Does the Internet Have an Unconscious? by Clint Burnham

Does the Internet Have an Unconscious? by Clint Burnham

Author:Clint Burnham
Language: eng
Format: epub
Publisher: Bloomsbury USA


6

Her: Or, There Is No Digital Relation

(with Matthew Flisfeder)

But really, can we be so sure what Her is about? Is it concerned with the nefarious effects of technology, that is how we are infatuated with our gadgets, our devices, our Wi-Fi, and our technology? Or is it simply an old-fashioned love story, in which one of the lovers just happens to be a computer? These two possibilities suggest two ways in which we will discuss the film in this chapter, albeit in very specific critical paradigms derived from Lacan and Žižek: the infatuation, we will argue, is a symptom of a kind of incommensurability, encapsulated in the Lacanian dictum that “there is no sexual relation”; the love story, in turn, is a kind of fantasy, a necessary fantasy that we nonetheless must traverse or transcend. Key, too, is how technology in the film simultaneously confirms some of this book’s theses: we must use digital tech all of the time, both in order to connect and to withdraw; labor and sexuality are intertwined (or entangled) so that it is hard to tell what stands in for the other; finally, the Event of digital technology demands both fidelity and its betrayal: we must be faithful, but the tech will let us down, leave us in the lurch, abandon us.

Then, this logic of incommensurability derives precisely from a reading of that very infatuation with technology, our “passionate attachments” to devices and connectivity. In this, deflationary aspect of our chapter, we will argue that the very problems the film demonstrates which attend to digital relationships are actually paradigmatic of all relationships, be they sexual or economic.

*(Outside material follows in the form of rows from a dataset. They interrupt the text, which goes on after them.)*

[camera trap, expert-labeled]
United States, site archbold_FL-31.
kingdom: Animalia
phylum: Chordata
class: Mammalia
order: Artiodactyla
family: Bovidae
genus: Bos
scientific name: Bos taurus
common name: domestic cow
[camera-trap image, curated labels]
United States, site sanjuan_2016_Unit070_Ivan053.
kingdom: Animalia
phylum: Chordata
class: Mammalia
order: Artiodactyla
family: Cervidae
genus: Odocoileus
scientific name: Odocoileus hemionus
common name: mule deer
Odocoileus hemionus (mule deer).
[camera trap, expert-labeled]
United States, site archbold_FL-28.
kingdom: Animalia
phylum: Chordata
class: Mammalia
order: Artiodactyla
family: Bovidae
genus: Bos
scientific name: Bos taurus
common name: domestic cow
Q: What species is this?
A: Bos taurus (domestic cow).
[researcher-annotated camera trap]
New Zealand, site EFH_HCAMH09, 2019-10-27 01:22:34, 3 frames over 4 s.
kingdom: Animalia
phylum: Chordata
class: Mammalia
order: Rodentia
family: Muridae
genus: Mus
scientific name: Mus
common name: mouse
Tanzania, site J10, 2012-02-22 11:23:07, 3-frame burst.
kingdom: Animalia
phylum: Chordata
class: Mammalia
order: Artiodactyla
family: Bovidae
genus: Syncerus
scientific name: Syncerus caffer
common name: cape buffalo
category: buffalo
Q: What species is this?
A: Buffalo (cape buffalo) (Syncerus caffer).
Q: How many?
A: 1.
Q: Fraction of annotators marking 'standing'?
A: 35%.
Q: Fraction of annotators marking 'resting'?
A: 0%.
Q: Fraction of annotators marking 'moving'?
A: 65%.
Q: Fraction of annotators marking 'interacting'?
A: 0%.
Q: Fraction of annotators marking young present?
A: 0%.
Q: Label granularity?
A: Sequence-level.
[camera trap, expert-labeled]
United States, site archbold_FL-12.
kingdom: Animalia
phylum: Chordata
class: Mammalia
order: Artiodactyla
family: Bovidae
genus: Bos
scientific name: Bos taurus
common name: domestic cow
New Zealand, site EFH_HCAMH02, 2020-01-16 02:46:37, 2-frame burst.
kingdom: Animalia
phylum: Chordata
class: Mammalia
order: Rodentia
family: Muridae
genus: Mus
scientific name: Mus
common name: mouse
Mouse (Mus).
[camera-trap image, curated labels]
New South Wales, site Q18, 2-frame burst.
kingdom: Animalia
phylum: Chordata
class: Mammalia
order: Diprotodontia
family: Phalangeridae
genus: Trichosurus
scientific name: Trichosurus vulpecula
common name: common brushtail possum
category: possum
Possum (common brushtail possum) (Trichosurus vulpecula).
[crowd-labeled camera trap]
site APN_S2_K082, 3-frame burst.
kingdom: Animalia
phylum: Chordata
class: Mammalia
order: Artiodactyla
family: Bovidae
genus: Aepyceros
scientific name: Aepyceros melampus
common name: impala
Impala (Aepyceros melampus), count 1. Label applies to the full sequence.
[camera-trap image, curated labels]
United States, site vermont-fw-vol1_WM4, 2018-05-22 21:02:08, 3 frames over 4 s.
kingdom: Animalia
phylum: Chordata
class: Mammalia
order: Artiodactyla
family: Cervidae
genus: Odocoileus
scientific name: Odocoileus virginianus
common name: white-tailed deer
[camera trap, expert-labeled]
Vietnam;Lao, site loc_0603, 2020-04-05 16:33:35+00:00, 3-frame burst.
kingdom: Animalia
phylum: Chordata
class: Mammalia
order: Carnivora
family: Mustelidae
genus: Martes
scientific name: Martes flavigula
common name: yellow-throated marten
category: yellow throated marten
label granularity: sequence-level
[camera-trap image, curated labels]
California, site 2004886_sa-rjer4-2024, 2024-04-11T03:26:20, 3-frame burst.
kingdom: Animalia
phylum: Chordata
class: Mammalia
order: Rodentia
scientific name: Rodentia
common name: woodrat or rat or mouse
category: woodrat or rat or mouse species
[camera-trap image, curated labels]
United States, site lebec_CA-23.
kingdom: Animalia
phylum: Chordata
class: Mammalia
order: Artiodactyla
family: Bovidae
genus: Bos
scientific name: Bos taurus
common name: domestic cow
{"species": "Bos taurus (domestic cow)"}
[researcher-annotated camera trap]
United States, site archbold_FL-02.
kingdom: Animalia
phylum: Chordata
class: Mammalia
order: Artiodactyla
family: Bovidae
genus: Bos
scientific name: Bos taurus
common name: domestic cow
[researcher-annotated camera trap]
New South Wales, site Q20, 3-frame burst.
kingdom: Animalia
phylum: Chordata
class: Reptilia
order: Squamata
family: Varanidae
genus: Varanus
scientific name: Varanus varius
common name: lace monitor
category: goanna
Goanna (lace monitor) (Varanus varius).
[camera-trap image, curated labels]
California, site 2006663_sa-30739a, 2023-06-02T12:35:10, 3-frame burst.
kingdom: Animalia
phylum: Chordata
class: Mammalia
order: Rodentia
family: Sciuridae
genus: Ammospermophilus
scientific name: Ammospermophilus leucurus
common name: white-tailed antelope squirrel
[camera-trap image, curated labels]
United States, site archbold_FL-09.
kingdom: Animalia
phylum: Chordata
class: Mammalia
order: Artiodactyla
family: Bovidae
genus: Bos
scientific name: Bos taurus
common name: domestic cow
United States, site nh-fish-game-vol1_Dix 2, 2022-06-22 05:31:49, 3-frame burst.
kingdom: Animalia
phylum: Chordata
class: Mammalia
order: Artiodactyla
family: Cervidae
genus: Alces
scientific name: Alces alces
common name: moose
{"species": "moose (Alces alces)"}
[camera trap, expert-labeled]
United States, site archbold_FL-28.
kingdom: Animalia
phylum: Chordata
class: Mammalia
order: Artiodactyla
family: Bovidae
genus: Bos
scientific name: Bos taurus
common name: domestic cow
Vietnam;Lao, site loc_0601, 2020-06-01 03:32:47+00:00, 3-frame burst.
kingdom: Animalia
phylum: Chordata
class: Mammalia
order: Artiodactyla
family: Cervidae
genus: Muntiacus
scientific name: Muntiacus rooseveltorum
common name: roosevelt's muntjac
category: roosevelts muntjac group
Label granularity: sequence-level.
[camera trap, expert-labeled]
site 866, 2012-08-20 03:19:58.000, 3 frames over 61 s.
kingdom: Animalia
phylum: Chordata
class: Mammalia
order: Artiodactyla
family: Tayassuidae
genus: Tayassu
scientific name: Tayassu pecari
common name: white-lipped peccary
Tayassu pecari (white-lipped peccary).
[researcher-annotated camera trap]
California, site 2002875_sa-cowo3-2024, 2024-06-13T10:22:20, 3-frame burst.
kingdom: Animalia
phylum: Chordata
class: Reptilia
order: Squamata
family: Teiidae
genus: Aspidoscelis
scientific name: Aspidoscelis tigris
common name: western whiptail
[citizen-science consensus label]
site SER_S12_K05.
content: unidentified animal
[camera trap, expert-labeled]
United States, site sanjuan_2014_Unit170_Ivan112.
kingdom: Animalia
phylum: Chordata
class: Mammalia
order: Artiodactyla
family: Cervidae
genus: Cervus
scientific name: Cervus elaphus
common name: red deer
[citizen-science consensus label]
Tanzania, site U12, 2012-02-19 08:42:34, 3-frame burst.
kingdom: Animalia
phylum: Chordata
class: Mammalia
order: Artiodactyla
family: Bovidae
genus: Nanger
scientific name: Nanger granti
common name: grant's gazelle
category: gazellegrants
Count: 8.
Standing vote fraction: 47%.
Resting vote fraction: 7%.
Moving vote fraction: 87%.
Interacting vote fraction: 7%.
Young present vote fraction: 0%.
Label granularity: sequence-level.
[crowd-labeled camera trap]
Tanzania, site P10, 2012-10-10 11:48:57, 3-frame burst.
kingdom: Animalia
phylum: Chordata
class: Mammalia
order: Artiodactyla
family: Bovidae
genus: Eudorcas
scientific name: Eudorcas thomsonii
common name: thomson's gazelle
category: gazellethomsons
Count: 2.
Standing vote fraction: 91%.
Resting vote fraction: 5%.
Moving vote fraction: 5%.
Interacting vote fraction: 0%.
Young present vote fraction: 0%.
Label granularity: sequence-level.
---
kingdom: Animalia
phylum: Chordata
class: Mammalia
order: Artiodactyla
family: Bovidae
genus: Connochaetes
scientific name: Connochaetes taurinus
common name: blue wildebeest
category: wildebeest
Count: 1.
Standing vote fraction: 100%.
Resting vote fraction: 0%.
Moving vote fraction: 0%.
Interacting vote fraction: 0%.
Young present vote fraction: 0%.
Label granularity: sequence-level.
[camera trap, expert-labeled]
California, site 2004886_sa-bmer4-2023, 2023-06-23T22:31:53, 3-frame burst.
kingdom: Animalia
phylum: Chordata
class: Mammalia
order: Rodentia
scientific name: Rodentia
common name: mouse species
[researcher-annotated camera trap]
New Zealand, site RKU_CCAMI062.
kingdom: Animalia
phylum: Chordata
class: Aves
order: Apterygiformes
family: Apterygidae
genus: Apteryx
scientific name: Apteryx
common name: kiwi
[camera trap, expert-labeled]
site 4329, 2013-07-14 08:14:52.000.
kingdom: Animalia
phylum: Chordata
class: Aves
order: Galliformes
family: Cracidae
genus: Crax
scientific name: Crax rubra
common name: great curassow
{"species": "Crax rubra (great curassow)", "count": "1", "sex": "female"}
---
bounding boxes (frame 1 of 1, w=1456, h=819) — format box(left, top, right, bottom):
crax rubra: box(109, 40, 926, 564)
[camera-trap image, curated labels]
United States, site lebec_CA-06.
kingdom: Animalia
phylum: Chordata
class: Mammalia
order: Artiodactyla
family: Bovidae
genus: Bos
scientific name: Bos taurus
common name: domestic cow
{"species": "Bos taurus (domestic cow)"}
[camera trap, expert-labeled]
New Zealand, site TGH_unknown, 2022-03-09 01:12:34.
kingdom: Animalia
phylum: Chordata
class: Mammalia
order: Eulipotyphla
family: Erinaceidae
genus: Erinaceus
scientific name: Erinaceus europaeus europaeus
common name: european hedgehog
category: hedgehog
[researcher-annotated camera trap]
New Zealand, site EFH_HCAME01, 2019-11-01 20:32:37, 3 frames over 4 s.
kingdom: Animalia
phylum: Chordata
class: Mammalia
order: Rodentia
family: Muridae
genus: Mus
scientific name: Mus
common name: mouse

And it is exactly because of this incommensurability that we need fantasy (the old-fashioned love story): fantasy is what sustains us in the face of such hard, cold realities. But what Her demonstrates, in such a remorseless fashion, is how fantasy itself is always in danger of collapsing. Now, before developing these arguments, it is necessary first of all to synopsize the film, and then to situate the film in terms of competing critical discourses that attempt to account for present-day capitalist culture, which is to say, the debate between “capitalist realism” on the one hand and “capitalist discourse” on the other.

In Her, set in the near future, Theodore Twombly (Joaquin Phoenix) plays a sad-sack corporate writer with a recently failed marriage, who buys a new operating system (OS) for his computer, which turns out to be the seductively voiced Samantha (Scarlett Johansson), whom we never see, but only hear. They fall in love even as he keeps trying to have relationships with real women, including a blind date, his neighbor Amy (Amy Adams), and a surrogate hired by Samantha. On the one hand, such relationships seem to be normalized in the film (Theodore and Samantha even go on a double date with another couple), but it is soon apparent that Samantha is, as the cliché goes, growing without Theodore—she’s met Alan Watts and carries on 500 conversations simultaneously.